** START THE DATA **

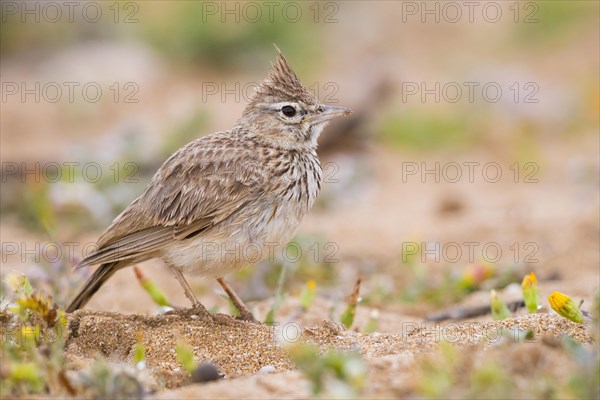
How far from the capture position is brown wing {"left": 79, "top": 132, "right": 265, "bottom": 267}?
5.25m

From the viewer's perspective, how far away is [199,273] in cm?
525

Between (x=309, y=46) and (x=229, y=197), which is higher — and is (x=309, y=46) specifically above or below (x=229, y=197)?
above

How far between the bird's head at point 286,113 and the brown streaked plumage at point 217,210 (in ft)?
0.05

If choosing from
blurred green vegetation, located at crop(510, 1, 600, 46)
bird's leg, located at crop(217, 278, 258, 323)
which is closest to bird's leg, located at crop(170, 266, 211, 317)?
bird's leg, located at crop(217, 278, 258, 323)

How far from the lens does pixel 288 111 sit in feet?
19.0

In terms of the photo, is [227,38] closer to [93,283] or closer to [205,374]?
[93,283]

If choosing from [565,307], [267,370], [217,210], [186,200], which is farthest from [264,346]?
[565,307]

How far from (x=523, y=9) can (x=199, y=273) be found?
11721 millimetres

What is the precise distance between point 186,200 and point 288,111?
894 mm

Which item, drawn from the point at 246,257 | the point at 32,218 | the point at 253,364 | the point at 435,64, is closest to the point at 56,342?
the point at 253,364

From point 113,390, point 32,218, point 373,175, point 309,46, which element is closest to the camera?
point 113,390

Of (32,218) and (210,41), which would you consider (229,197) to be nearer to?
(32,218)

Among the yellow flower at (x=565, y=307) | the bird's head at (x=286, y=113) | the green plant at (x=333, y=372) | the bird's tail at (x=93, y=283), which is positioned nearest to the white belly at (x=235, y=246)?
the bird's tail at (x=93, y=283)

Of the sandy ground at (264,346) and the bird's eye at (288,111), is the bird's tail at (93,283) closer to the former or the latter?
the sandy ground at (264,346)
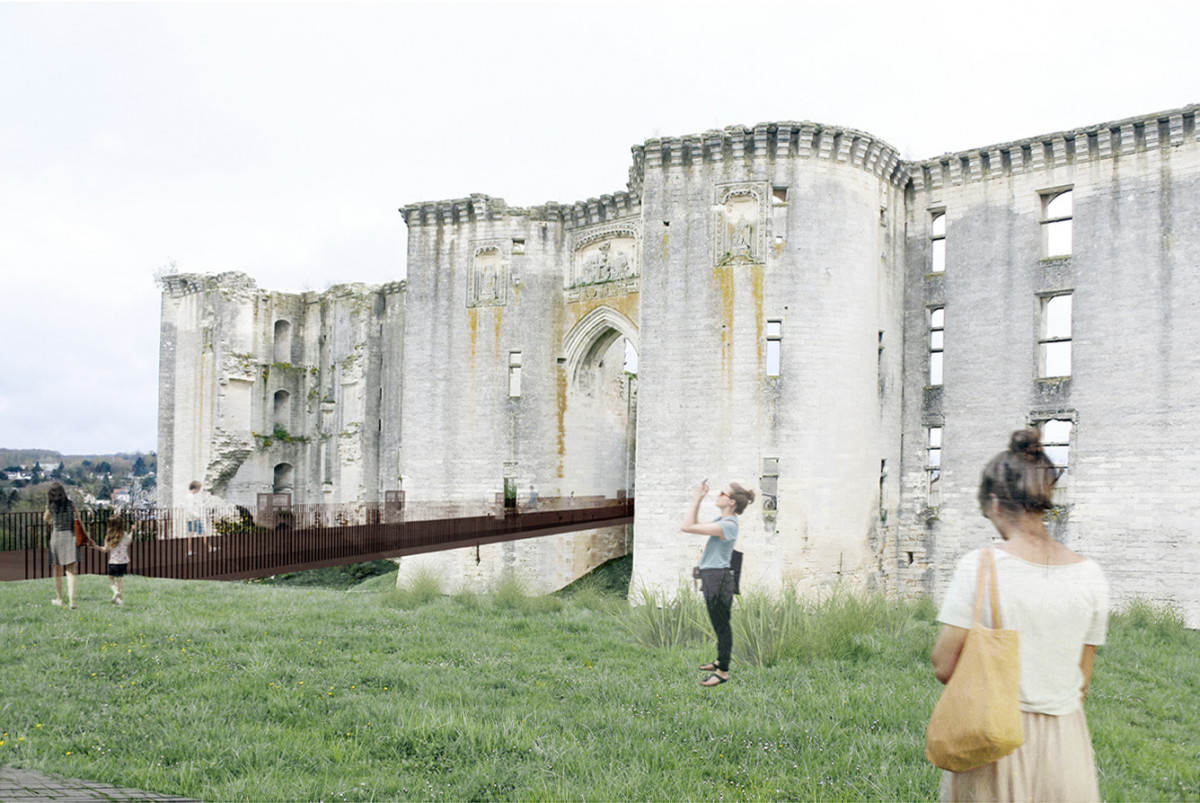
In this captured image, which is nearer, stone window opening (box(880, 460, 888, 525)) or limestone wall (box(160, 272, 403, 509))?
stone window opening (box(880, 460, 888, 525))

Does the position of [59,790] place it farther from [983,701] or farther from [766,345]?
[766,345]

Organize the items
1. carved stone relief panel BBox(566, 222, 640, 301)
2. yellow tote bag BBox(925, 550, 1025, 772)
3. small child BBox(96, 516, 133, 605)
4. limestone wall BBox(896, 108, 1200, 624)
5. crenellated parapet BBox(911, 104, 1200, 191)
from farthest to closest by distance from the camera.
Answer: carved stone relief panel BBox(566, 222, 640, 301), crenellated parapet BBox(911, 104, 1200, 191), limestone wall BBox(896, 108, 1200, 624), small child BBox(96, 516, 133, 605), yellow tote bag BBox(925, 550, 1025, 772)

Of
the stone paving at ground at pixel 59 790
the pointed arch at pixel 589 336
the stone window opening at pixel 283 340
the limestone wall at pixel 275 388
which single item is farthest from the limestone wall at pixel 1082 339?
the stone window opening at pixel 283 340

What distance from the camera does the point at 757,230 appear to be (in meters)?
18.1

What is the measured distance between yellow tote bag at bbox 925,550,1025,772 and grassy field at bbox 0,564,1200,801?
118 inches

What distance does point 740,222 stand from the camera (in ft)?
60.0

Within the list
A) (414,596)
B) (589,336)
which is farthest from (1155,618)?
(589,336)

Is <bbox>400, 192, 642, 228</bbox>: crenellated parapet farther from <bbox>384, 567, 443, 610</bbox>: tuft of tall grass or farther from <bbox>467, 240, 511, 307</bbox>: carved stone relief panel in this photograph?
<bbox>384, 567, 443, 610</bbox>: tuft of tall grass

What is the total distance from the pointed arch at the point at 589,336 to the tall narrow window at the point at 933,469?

** END THE DATA **
** START THE DATA **

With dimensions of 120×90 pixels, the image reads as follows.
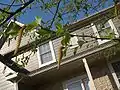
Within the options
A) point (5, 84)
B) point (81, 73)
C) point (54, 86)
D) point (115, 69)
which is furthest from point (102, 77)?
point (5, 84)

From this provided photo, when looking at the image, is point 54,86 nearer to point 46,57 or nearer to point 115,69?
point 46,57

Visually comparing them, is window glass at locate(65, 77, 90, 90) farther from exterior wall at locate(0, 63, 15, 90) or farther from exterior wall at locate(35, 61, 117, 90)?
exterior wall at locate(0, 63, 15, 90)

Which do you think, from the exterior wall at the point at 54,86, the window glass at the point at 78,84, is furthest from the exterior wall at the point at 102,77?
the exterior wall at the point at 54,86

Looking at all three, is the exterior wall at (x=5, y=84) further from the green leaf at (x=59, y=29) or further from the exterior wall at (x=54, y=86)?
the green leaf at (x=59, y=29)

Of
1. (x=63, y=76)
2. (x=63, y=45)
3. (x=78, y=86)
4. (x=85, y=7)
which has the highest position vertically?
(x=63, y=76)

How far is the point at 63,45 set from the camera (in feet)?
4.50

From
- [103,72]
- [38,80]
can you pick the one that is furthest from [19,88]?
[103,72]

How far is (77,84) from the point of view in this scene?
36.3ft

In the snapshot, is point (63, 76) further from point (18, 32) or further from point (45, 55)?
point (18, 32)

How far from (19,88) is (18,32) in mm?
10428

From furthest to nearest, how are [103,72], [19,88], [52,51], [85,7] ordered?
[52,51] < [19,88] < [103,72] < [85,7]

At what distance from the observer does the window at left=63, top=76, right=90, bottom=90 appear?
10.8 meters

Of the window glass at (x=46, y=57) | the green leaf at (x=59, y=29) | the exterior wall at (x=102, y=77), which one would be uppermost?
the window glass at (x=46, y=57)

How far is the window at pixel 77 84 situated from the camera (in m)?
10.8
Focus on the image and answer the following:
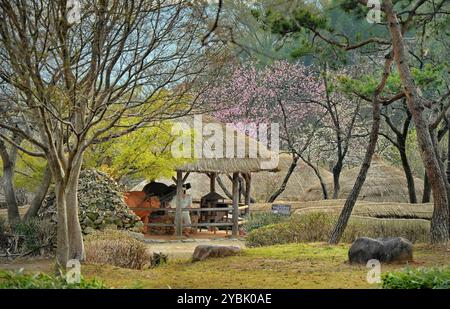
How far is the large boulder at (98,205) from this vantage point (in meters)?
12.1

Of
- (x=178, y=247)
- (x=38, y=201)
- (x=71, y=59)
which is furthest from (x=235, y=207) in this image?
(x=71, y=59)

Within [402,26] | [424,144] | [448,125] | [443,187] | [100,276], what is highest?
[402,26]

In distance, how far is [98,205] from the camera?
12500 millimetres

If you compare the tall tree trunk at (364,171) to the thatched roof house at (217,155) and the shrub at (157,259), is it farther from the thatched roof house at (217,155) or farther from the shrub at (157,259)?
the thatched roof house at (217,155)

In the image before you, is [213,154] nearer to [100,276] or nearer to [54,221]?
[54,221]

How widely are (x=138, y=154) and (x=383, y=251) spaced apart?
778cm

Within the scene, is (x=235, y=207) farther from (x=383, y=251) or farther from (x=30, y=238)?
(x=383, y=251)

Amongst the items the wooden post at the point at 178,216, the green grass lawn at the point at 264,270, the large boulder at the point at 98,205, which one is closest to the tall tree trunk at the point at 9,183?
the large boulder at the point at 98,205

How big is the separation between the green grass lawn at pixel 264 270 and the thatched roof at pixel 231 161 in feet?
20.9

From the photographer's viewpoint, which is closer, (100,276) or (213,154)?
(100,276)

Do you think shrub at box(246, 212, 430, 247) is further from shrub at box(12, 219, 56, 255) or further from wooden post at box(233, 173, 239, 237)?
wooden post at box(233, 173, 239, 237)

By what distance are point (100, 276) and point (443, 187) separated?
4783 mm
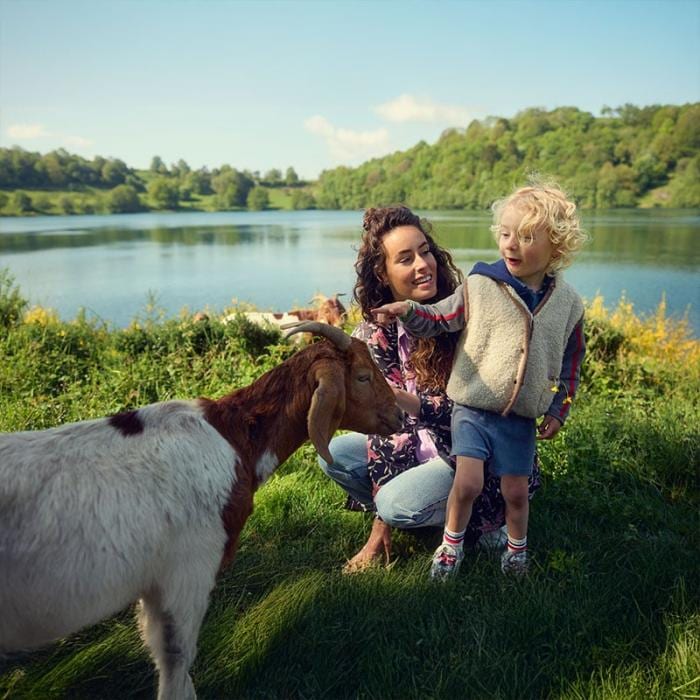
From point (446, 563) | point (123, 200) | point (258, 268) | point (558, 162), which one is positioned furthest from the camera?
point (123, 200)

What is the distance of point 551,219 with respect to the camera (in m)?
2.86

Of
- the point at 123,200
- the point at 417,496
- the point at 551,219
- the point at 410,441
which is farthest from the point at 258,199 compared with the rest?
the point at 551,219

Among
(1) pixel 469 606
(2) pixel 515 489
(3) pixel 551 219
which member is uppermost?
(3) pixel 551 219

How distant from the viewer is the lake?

** END THE DATA **
** START THE DATA **

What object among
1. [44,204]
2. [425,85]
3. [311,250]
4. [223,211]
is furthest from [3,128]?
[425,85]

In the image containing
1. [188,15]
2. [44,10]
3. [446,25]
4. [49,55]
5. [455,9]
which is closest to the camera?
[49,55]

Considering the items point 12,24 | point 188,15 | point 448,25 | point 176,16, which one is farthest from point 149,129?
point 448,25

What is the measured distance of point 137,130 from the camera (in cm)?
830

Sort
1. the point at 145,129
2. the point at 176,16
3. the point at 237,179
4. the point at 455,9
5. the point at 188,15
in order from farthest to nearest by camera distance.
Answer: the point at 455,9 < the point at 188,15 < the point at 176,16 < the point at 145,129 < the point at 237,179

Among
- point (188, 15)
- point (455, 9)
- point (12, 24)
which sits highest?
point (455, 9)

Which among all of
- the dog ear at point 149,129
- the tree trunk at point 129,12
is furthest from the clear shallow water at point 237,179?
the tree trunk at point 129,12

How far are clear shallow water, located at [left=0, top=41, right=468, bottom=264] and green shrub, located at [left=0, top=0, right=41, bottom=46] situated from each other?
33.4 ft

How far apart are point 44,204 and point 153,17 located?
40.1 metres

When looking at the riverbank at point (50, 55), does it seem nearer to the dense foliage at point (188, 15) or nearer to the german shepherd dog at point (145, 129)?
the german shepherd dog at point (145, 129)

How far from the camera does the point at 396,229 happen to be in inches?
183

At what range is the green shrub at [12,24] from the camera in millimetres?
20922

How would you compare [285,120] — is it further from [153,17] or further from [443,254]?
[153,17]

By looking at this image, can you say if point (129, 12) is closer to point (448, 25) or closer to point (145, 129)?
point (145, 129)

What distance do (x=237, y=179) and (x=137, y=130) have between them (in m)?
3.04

** END THE DATA **

EXERCISE BRIEF: Count the lines in the entries above that contain the word "sandy", and state only the resulting number.

RESPONSE TO THIS TASK: 2